- **Description of the task**: Repeat the data below exactly, dropping any pictures it holds.

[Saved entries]
* * * * *
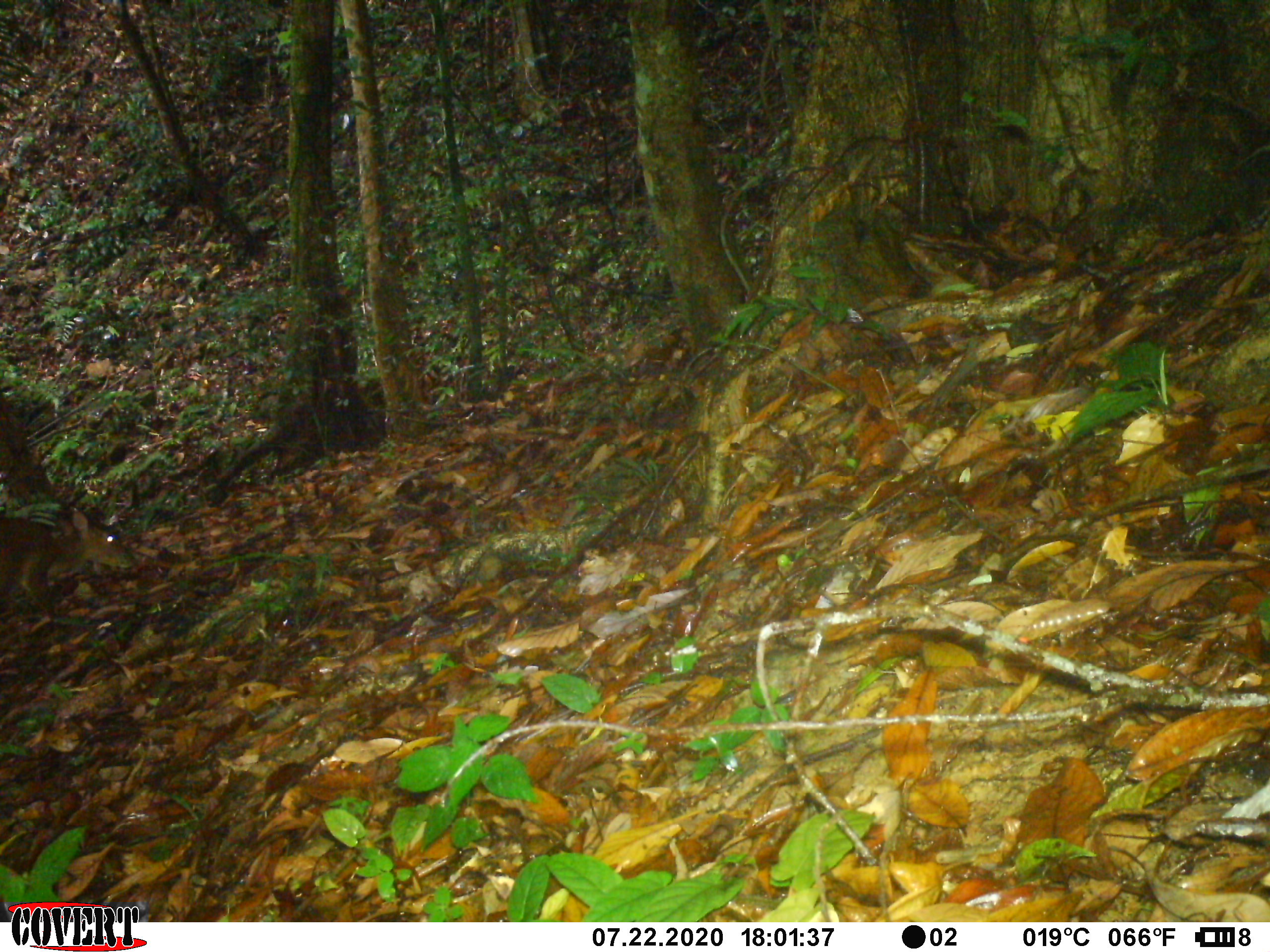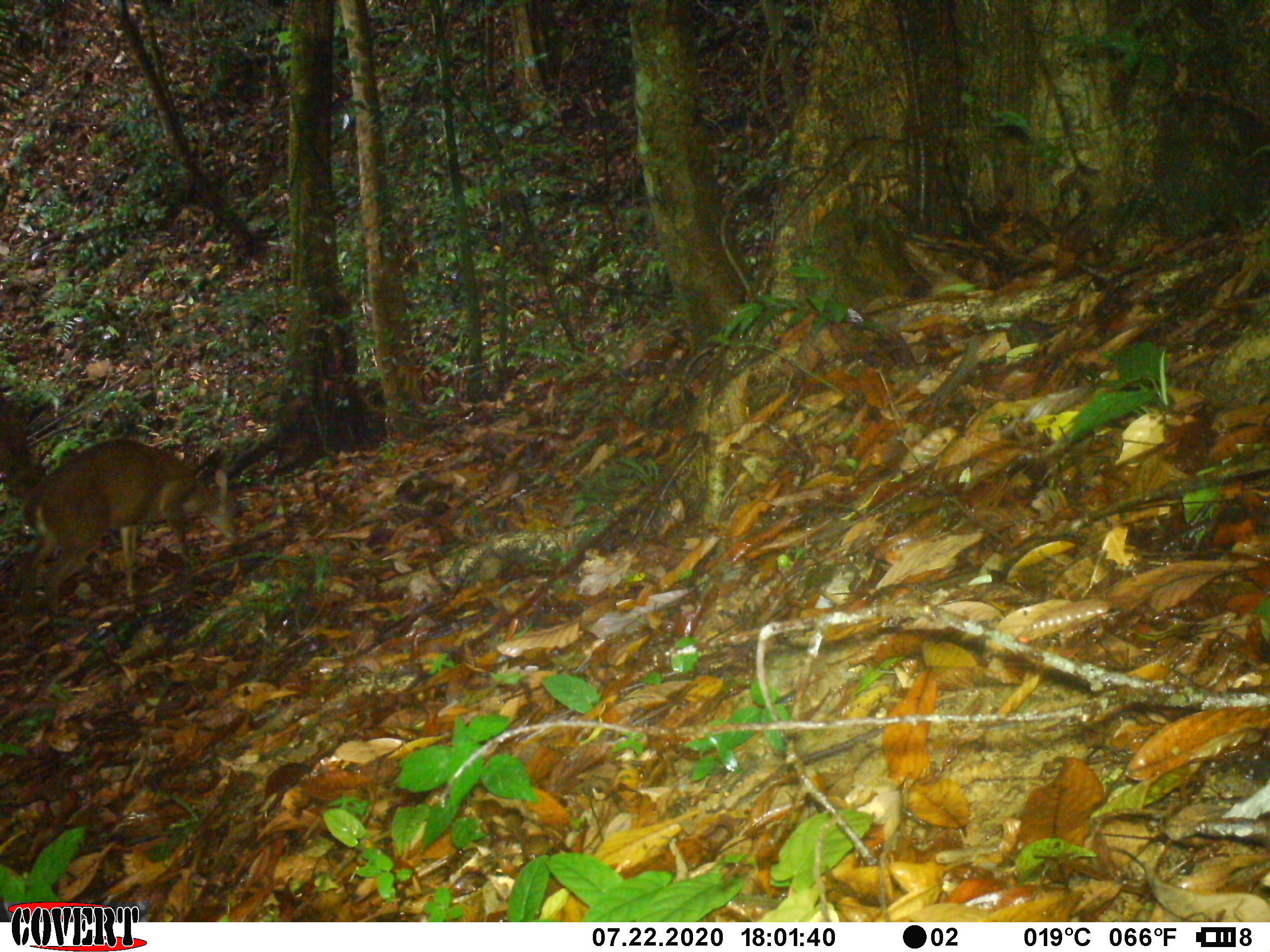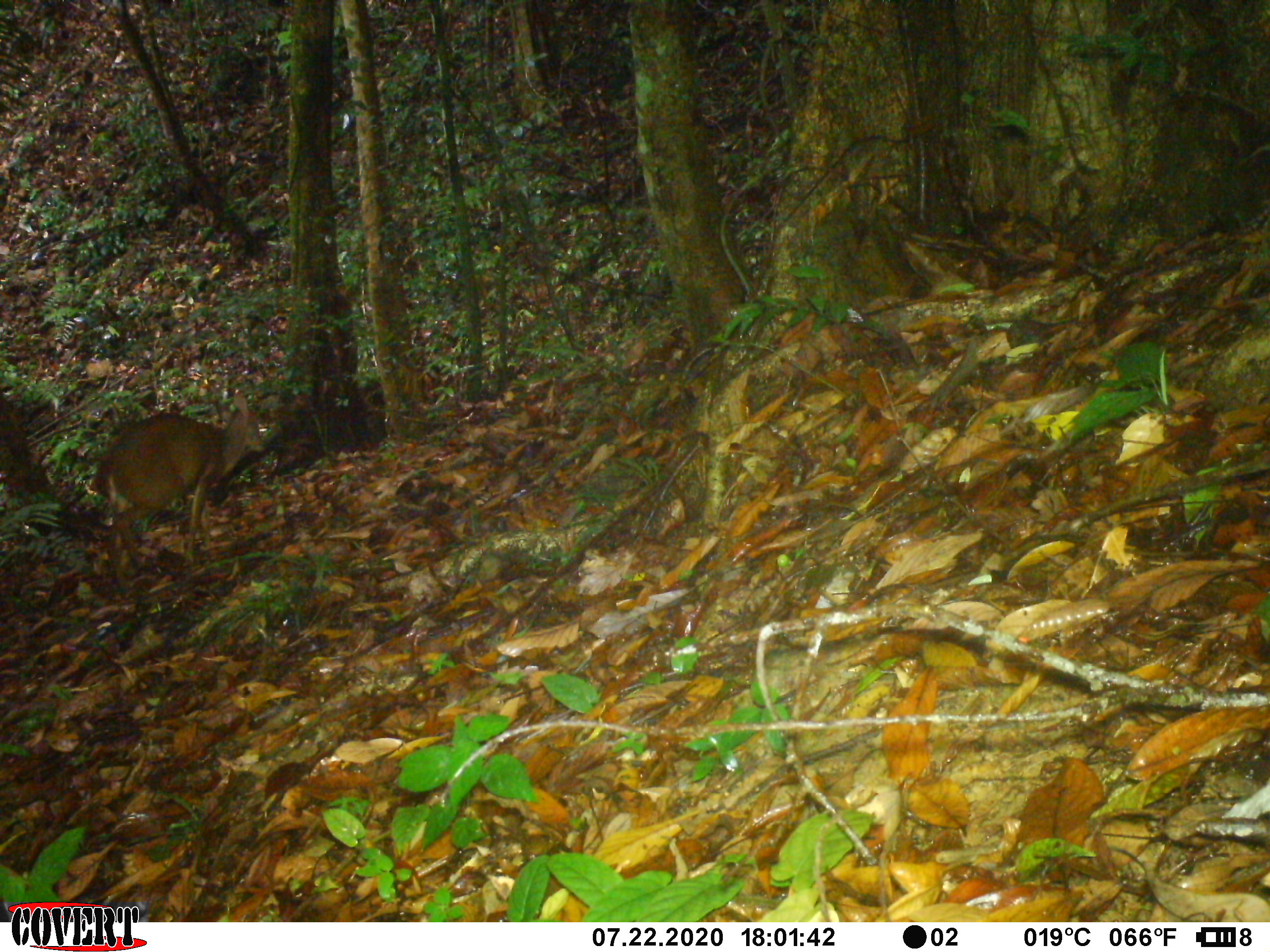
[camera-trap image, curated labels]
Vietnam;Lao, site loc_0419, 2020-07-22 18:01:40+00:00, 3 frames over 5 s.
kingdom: Animalia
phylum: Chordata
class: Mammalia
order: Artiodactyla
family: Cervidae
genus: Muntiacus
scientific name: Muntiacus vuquangensis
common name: large-antlered muntjac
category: large antlered muntjac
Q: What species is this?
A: Large antlered muntjac (large-antlered muntjac) (Muntiacus vuquangensis).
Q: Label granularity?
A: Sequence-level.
* * * * *
- **Your solution**:
[camera-trap image, curated labels]
Vietnam;Lao, site loc_0419, 2020-07-22 18:01:40+00:00, 3 frames over 5 s.
kingdom: Animalia
phylum: Chordata
class: Mammalia
order: Artiodactyla
family: Cervidae
genus: Muntiacus
scientific name: Muntiacus vuquangensis
common name: large-antlered muntjac
category: large antlered muntjac
Q: What species is this?
A: Large antlered muntjac (large-antlered muntjac) (Muntiacus vuquangensis).
Q: Label granularity?
A: Sequence-level.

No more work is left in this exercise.